[Goal of the exercise] Repeat the lines from the one containing "Taking (x=296, y=412)" through the end of the rows, changing "nearer" to "closer" and keeping everything else the same.

(Data extracted from a collection)
┌──

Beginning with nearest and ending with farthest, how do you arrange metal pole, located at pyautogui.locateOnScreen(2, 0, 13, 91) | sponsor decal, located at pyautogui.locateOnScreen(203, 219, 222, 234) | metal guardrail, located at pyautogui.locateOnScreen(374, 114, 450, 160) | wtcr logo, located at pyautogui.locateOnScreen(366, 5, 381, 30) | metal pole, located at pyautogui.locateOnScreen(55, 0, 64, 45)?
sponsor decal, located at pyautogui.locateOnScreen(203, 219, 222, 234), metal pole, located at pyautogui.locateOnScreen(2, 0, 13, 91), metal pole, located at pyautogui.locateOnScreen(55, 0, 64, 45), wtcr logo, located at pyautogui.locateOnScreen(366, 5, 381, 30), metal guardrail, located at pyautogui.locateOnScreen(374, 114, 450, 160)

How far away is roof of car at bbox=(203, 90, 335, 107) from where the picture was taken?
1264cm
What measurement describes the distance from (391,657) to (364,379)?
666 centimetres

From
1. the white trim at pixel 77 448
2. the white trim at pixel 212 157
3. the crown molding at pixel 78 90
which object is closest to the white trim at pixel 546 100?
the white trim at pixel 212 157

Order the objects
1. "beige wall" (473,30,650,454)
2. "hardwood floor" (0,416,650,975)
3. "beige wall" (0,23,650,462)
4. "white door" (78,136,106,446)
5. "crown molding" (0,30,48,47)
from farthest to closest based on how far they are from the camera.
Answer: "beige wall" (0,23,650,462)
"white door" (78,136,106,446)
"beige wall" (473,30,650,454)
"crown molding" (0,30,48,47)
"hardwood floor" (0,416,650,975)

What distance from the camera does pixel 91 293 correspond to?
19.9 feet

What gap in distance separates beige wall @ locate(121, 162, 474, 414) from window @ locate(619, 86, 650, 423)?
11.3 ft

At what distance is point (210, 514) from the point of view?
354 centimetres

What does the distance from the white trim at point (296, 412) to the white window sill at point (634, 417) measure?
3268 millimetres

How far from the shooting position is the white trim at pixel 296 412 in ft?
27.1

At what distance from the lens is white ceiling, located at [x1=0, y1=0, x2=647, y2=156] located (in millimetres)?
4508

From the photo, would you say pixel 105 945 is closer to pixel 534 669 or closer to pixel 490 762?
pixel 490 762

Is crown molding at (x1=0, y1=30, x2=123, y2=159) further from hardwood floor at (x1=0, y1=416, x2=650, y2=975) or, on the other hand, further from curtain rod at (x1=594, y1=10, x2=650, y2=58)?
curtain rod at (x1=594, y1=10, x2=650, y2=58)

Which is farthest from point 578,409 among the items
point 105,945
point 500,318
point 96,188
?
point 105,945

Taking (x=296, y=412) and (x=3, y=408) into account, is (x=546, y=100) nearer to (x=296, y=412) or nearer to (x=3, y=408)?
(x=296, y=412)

└──

[Finished task]
Taking (x=296, y=412) and (x=3, y=408) into account, is (x=546, y=100) closer to (x=296, y=412) or closer to (x=3, y=408)?
(x=296, y=412)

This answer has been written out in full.